According to the bandoneon passage below, what is the main objective of the Bandoneón 2.0 project?

- EXTRACT
►
Unfortunately, due to circumstances like the cessation of mass manufacturing and high market prices, the bandoneon is seriously endangered nowadays. On the other hand, it has received little to no attention from the technological revolutions of the 20th and 21st century, nor has the academic community conducted much research on its acoustical or physical properties, both elements that could help revitalize the instrument. However, as we describe later, there has been some recent efforts to revert this situation which, despite having mixed results, were met with great expectation: proactively protecting the heritage of a region is not only fundamental to preserve its roots and identity, but also to guarantee the same possibility of accessing culture and knowledge for future generations.
To address this situation, we have created Bandoneón 2.0: an interdisciplinary project whose main objective is to produce electronic bandoneons in Argentina. We seek to develop an expressive instrument that can be performed in recreational, academic, or professional contexts, drawing from local experiences and perspectives, but also aided by a strong scientific research. Thus, we aim to provide an inclusive response to the sociocultural request for a more affordable bandoneon, and also to address its inherent need of adaptation to the modern technological era.
The bandoneon evolved from the European accordions and concertinas [2] of the early 19th century, and was initially manufactured by German luthiers such as Carl Friedrich Uhlig, Carl Friedrich Zimmermann, and Heinrich Band, who experimented with different innovations, following the requests of the musicians of the time. Most scholars agree that its name comes from the joining of Heinrich Band’s last name and the word “accordion” [3] [4]. Following it’s initial success, several European factories were established from the mid 19th to the early 20th centuries, mass producing and exporting the instrument worldwide. Among them, stood out the Ernst Louis Arnold Bandonion und Konzertina Fabrik (ELA), Alfred Arnold bandonion und Konzertina Fabrik (AA), and Meinel & Herold.
◄
- DATA TO EXAMINE
►
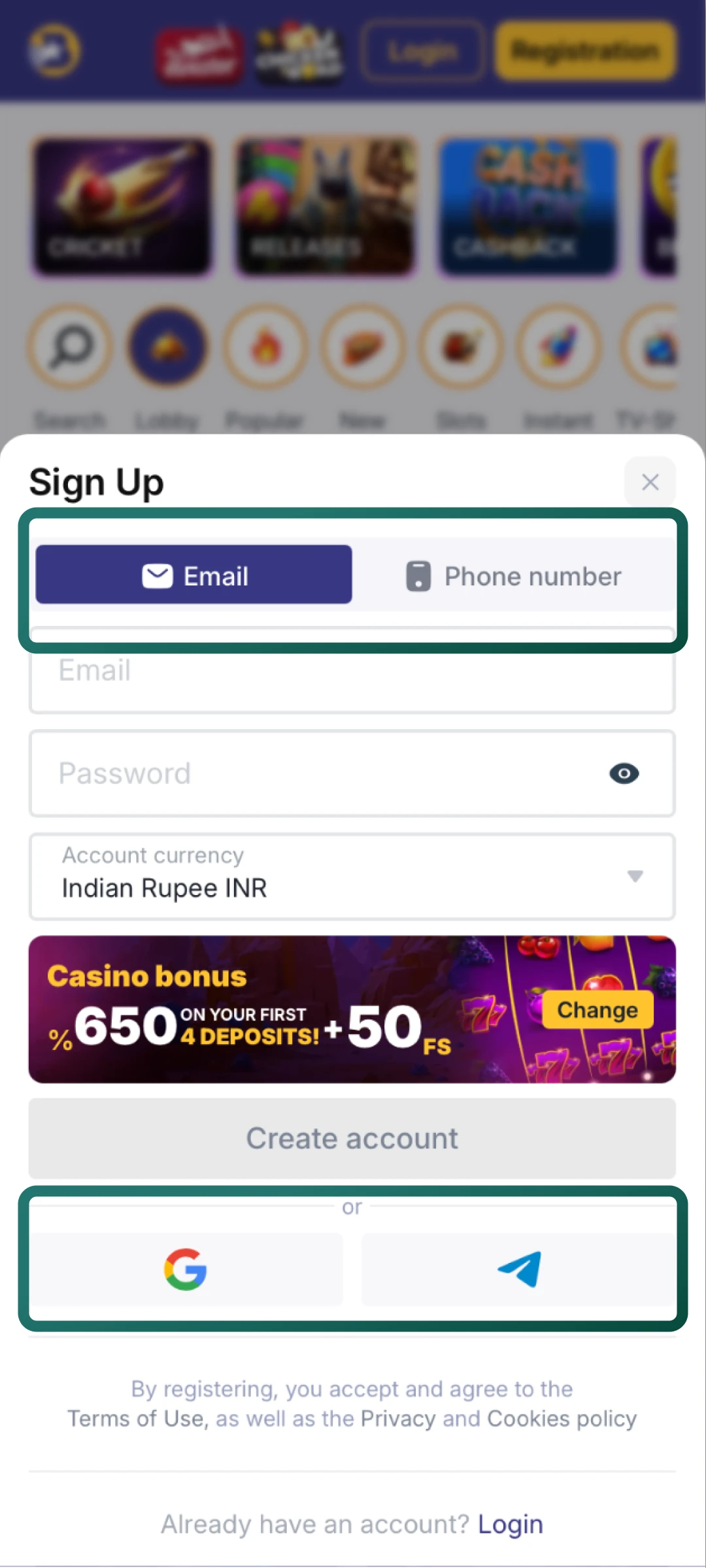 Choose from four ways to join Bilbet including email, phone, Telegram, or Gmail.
◄
►
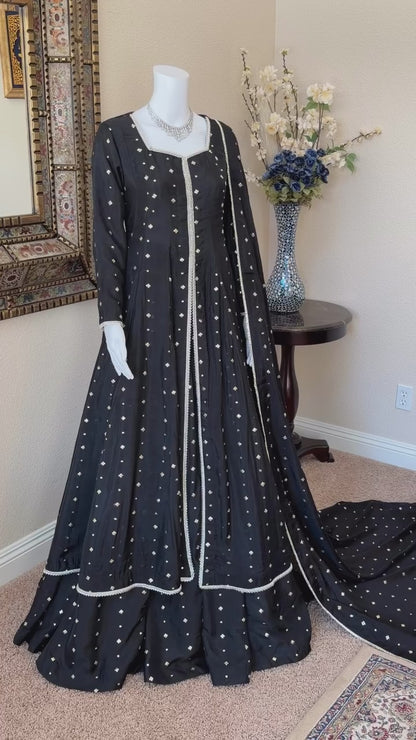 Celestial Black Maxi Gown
◄
- RESPONSE TO THIS TASK
To produce electronic bandoneons in Argentina.